In the three-channel video installation titled ‘I’ve always demanded more from the sunset’ (2022) by artist Eli Cortiñas, an AI voice warns us about humanity’s brutal nature and tendency towards killing, while showing accelerated footage of mushrooms growing. As mentioned by curator Vanina Saracino, a deliberate decision was made not to black out the windows of the room so as to create a connection between the mushrooms growing in the video and the ones growing right outside. The entanglement of the exhibition with the Archenhold Observatory and even the nature outside is the strength of the overall curation of the biennial. It goes beyond the white cube to explore other spaces of matter and alternative knowledge.
Outside, visitors can stroll through ‘Coffee Ground Imaginaries’ (2022), a planned walk winding past a series of banners and stickers by Anna Ehrenstein and the artist duo 4DHD. Each piece contains a QR code that triggers an augmented reality landscape wherein a sage rises from coffee grounds and reads a fortune from the patterns they create. Perhaps the most illuminating aspect of the piece is that it brings attention to a particularly dark history that took place just outside the observatory. The walk ends at the Karpfenteich, a man-made lake built as a human zoo for the people enslaved and brought to Germany from its colonial time. After many years of activism, it is recognized with just a brief infographic.

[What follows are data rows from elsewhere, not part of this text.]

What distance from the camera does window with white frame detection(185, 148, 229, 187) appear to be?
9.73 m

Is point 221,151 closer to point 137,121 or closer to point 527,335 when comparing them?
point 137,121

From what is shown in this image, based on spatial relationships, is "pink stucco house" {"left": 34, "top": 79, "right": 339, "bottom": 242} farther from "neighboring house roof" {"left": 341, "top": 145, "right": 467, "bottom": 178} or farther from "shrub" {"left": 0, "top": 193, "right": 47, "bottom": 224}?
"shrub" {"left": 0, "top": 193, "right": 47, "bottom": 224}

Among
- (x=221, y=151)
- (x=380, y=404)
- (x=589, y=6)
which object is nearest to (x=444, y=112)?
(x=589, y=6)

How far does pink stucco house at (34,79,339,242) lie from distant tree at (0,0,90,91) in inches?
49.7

SCB does not shy away from engaging the colonial legacy of the observatory and its surrounding environment and even attempts to combat it through art pieces that aim to dismantle hierarchies. The biennial raised many important questions, such as what would happen if we were to recognize the vitality of “other minds” and thus open the door to ontological pluralities? What would happen if we were to challenge the idea that matter is inactive and lifeless? Our existence is made up of a web of complex interrelationships of which we have only touched the surface.